Latest News
Homepage News and Media What does it mean to be intellectual?

What does it mean to be intellectual?

12 Mar 2018


Wellingtonians must move into the world able to think critically and to engage in deep learning. They will be able to study beyond the bounds of any curriculum, to be inquisitive and ask questions of everything around them, and be imbued with a love of life-long learning. ——Julian Thomas,Master, Wellington College

What does it mean to be intellectual?

From the Latin intellectualis from intellectus (understanding) from intellegere (understand). Oxford English Dictionary. Einstein said, “The true sign of intelligence is not knowledge but imagination.” Socrates said, “I know that I am intelligent, because I know that I know nothing.” For centuries, philosophers have tried to pinpoint the true measure of intelligence. More recently, neuroscientists have entered the debate, searching for answers about intelligence from a scientific perspective.  

The 20th century produced three major theories on intelligence. The first, proposed by Charles Spearman in 1904, acknowledged that there are different types of intelligence but argued that they are all correlated—if people tend do well on some sections of an IQ test, they tend to do well on all of them, and vice versa. Decades later, Harvard psychologist Howard Gardner revised this notion with his Theory of Multiple Intelligences, which set forth eight distinct types of intelligence and claimed that there need be no correlation among them; a person could possess strong emotional intelligence without being gifted analytically. Later in 1985, Robert Sternberg, put forward his Triarchic Theory of Intelligence, which argued that previous definitions of intelligence are too narrow because they are based solely on intelligences that can be assessed in IQ test. Instead, Sternberg believes types of intelligence are broken down into three subsets: analytic, creative, and practical.

----

Activity: Can you copy out everything in the article on intelligence from "12 Mar 2018" down to "a scientific perspective."?

Records taken from a dataset:
----

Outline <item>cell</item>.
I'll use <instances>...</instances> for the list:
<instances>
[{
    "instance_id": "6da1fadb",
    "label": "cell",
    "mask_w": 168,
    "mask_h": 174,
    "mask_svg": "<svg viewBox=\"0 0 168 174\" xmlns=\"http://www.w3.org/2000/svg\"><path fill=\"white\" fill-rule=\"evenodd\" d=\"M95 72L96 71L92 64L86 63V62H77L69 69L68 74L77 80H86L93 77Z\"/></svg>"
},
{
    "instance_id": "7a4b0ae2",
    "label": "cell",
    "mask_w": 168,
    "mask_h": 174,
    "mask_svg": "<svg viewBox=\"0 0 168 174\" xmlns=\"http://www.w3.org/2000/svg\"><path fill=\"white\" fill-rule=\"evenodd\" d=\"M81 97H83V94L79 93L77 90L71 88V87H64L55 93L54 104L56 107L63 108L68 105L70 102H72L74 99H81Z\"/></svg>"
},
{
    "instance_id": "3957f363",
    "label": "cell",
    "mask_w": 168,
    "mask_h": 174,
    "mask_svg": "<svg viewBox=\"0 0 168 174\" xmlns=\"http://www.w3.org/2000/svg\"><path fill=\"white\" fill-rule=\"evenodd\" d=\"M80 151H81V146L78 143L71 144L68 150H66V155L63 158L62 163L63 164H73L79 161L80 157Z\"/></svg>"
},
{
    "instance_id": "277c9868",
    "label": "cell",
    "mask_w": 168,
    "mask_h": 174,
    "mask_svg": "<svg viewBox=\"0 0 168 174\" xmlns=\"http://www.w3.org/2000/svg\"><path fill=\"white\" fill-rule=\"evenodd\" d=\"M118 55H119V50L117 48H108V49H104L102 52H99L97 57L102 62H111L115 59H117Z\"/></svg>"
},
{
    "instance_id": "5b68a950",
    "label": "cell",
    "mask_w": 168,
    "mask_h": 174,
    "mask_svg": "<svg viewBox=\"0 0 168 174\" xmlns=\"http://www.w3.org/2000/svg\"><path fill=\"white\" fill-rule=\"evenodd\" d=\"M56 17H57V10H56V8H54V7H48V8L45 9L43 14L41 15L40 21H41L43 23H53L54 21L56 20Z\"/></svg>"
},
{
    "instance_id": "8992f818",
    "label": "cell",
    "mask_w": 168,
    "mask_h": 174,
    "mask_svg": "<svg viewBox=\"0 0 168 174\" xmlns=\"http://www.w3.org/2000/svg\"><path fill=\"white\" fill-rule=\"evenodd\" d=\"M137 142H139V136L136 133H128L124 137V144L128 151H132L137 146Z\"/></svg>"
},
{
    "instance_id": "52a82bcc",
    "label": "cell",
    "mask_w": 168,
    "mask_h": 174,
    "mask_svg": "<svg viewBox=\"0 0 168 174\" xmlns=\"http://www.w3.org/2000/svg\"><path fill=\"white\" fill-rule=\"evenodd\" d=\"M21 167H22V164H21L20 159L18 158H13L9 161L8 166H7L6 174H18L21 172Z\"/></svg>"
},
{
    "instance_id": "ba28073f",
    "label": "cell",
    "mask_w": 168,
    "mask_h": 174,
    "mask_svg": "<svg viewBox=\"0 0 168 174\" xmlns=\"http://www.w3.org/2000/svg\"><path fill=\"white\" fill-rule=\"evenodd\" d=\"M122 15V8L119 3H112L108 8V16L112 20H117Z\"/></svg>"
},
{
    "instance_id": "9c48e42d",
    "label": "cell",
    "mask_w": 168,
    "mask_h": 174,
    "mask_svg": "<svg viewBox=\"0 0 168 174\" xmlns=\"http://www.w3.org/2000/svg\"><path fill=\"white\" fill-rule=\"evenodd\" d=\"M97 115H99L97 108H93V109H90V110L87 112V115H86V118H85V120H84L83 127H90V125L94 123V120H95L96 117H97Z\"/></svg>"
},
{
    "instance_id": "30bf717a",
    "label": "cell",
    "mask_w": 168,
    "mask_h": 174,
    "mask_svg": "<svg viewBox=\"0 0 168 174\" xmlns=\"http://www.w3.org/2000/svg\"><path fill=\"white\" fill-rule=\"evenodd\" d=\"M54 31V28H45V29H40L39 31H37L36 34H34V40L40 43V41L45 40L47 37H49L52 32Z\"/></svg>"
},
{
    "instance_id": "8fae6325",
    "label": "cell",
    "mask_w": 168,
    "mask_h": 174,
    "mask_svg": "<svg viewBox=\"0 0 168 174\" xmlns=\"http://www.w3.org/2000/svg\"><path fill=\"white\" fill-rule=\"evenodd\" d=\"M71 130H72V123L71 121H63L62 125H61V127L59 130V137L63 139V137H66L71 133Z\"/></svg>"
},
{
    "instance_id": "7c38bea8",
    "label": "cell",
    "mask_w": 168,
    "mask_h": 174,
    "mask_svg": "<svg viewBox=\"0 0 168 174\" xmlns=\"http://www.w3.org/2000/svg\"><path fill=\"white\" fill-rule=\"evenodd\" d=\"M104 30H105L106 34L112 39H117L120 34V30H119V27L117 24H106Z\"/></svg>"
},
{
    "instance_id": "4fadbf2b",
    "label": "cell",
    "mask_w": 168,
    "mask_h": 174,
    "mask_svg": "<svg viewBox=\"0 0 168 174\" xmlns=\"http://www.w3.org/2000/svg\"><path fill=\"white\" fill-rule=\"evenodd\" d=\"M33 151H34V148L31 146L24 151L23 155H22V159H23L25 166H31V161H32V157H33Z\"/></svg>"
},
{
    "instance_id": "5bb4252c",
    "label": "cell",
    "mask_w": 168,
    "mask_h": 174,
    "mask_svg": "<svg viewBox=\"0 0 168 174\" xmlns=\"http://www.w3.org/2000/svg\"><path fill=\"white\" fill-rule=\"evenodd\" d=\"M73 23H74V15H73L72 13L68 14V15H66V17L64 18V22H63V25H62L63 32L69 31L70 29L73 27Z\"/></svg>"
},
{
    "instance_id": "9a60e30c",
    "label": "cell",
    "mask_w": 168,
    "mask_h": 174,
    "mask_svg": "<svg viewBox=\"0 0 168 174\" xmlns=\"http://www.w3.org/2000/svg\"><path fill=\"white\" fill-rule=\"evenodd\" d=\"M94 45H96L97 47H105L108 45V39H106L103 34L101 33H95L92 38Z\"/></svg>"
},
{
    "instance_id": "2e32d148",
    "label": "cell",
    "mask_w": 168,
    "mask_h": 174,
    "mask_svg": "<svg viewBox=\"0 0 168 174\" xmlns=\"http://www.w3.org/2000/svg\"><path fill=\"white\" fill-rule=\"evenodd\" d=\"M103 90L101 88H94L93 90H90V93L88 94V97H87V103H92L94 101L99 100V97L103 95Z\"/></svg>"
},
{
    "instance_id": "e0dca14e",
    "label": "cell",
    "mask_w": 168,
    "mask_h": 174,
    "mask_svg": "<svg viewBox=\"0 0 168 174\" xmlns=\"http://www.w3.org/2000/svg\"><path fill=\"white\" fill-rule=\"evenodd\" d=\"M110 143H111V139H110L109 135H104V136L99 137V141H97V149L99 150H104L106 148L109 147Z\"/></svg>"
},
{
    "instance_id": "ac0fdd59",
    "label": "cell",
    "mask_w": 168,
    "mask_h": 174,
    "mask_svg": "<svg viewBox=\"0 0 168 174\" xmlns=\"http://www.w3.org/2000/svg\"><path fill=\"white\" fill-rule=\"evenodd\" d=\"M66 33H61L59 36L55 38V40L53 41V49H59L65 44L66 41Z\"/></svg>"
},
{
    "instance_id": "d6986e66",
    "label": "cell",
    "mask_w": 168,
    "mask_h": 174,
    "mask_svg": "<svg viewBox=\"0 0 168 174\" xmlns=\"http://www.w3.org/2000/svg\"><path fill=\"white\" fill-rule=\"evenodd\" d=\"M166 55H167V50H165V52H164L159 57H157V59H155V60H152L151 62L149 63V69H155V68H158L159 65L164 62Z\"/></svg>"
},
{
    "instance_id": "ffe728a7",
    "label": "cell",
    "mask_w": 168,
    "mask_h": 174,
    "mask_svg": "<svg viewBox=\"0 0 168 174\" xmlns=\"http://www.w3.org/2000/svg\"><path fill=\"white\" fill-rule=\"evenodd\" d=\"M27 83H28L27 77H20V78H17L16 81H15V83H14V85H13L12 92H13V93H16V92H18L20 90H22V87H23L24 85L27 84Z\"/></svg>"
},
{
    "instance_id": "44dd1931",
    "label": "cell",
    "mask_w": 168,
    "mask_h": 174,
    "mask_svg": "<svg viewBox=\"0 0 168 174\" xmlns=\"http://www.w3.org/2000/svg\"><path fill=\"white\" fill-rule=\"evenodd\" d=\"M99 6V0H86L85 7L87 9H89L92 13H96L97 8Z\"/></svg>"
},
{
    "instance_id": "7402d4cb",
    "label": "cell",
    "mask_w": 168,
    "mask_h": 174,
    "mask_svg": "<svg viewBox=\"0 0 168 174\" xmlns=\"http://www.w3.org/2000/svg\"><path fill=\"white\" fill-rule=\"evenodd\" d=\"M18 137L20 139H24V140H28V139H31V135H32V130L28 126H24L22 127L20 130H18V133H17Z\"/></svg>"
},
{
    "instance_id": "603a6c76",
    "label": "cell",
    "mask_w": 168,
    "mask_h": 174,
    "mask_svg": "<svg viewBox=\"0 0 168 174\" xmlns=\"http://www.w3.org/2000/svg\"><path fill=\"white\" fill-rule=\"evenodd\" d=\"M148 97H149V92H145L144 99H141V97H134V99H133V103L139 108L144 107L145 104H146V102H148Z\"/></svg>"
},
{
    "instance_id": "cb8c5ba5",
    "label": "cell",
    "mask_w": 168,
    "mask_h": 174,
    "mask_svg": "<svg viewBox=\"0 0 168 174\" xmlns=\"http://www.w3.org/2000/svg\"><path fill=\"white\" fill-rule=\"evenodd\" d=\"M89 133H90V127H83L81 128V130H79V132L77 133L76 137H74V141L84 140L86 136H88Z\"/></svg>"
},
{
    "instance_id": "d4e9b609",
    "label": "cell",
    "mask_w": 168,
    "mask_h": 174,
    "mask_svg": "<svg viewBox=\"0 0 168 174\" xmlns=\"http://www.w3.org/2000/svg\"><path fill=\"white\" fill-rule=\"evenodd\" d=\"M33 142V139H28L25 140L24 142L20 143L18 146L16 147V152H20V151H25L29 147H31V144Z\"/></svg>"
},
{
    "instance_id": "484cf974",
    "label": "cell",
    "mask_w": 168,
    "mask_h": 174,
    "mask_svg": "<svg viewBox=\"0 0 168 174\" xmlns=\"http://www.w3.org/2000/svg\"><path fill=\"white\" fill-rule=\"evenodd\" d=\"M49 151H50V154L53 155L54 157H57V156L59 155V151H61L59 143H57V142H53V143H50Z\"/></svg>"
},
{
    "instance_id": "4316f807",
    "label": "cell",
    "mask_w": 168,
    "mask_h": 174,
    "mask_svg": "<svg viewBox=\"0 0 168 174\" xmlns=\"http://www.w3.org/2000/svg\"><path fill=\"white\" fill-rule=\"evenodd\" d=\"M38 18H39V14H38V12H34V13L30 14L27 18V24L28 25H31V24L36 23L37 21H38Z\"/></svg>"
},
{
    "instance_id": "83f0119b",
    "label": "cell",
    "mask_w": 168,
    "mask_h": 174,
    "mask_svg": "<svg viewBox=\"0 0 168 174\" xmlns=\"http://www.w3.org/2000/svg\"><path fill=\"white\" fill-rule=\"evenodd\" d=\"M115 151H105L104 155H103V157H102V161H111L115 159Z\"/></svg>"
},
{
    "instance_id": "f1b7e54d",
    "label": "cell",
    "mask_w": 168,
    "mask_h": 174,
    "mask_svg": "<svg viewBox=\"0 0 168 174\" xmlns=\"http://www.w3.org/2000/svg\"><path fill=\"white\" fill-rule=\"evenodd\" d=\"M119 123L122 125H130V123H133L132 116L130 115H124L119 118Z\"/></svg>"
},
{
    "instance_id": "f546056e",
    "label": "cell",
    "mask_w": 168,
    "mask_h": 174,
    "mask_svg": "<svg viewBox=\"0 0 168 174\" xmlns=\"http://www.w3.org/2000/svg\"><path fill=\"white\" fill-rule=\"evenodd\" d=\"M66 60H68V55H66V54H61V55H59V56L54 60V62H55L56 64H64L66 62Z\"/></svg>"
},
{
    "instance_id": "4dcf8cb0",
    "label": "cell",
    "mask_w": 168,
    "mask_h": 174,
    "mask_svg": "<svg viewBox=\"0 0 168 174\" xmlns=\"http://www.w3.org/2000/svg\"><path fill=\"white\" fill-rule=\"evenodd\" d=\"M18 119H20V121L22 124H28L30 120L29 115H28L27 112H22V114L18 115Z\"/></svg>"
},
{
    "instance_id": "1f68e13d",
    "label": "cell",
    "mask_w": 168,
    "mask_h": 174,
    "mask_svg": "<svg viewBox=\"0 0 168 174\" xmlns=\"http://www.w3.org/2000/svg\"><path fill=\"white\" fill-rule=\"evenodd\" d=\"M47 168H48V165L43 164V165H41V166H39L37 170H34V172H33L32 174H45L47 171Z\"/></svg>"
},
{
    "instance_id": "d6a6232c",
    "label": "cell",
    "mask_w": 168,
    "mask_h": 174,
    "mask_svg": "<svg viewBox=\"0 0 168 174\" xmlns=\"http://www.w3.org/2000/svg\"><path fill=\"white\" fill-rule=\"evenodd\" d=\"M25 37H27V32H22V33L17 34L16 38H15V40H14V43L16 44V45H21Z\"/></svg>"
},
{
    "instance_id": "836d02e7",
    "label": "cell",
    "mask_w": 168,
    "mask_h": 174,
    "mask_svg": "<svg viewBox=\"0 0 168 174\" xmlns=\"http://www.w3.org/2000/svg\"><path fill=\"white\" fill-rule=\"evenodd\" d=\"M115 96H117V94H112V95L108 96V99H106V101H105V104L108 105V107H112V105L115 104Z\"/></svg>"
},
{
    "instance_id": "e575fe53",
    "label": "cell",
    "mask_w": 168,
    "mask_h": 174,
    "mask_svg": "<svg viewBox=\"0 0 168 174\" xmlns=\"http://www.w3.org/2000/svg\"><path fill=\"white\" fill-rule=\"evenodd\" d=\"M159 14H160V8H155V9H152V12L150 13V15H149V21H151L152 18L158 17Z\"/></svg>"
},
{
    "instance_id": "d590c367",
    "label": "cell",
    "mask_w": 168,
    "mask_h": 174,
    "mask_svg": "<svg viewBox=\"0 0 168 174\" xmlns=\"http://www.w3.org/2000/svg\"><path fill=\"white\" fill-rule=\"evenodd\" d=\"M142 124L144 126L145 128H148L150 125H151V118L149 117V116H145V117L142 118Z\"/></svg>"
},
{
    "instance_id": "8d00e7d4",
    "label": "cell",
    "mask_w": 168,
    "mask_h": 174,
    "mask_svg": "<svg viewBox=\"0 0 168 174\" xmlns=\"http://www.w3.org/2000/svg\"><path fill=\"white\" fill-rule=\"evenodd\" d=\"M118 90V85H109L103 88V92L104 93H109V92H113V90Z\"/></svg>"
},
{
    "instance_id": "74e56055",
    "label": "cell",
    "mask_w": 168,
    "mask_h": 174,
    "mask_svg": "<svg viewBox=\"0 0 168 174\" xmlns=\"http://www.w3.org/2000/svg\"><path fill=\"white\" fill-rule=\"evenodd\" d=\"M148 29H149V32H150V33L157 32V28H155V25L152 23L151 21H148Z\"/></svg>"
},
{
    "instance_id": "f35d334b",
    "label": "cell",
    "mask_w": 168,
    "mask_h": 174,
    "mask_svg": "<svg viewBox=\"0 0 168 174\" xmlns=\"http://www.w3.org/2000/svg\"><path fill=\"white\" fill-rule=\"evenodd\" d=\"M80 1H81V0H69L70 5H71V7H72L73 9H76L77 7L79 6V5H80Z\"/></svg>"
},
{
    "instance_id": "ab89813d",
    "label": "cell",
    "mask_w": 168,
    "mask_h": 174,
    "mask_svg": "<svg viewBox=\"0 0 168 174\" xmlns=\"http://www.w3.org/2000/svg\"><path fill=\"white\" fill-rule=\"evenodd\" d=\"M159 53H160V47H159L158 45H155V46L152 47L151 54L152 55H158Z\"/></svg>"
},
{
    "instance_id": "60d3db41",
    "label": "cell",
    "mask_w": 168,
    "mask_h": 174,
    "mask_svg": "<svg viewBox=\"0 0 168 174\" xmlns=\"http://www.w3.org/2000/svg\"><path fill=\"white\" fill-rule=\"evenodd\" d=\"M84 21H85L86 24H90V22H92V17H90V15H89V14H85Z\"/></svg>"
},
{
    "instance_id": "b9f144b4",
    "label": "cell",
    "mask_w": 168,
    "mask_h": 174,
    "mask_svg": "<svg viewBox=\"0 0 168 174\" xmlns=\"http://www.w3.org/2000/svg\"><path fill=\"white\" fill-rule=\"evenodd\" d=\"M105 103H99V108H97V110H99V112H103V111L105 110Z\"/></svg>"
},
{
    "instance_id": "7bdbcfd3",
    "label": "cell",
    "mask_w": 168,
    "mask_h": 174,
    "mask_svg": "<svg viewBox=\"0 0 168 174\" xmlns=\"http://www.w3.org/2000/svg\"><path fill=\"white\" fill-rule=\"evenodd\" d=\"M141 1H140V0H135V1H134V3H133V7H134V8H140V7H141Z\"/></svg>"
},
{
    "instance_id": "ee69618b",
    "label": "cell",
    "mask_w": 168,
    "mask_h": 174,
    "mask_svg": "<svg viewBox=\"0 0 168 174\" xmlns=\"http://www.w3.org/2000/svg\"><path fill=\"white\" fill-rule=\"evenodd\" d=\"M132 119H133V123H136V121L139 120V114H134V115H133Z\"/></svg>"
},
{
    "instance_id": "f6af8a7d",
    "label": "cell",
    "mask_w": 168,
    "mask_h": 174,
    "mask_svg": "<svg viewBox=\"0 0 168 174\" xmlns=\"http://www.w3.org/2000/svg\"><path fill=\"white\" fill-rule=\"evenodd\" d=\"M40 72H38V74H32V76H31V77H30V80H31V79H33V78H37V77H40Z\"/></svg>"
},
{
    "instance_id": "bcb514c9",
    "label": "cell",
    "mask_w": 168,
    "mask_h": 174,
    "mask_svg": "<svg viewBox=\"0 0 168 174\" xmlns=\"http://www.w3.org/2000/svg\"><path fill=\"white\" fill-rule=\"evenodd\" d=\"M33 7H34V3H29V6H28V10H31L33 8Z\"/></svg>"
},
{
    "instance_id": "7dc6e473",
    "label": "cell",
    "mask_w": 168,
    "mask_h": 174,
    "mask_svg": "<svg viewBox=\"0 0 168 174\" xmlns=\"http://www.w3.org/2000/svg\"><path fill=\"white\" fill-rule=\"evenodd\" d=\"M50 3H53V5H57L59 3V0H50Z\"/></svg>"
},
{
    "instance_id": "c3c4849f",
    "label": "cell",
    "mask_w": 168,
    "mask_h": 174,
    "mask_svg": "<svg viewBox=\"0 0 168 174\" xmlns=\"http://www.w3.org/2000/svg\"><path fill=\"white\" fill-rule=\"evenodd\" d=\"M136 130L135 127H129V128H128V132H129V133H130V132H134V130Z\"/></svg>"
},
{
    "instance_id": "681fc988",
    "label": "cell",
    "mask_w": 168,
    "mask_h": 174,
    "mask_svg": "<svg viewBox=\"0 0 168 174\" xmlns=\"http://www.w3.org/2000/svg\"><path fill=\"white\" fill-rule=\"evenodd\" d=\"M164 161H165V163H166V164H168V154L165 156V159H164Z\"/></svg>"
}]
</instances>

----

Output of the task:
12 Mar 2018


Wellingtonians must move into the world able to think critically and to engage in deep learning. They will be able to study beyond the bounds of any curriculum, to be inquisitive and ask questions of everything around them, and be imbued with a love of life-long learning. ——Julian Thomas,Master, Wellington College

What does it mean to be intellectual?

From the Latin intellectualis from intellectus (understanding) from intellegere (understand). Oxford English Dictionary. Einstein said, “The true sign of intelligence is not knowledge but imagination.” Socrates said, “I know that I am intelligent, because I know that I know nothing.” For centuries, philosophers have tried to pinpoint the true measure of intelligence. More recently, neuroscientists have entered the debate, searching for answers about intelligence from a scientific perspective.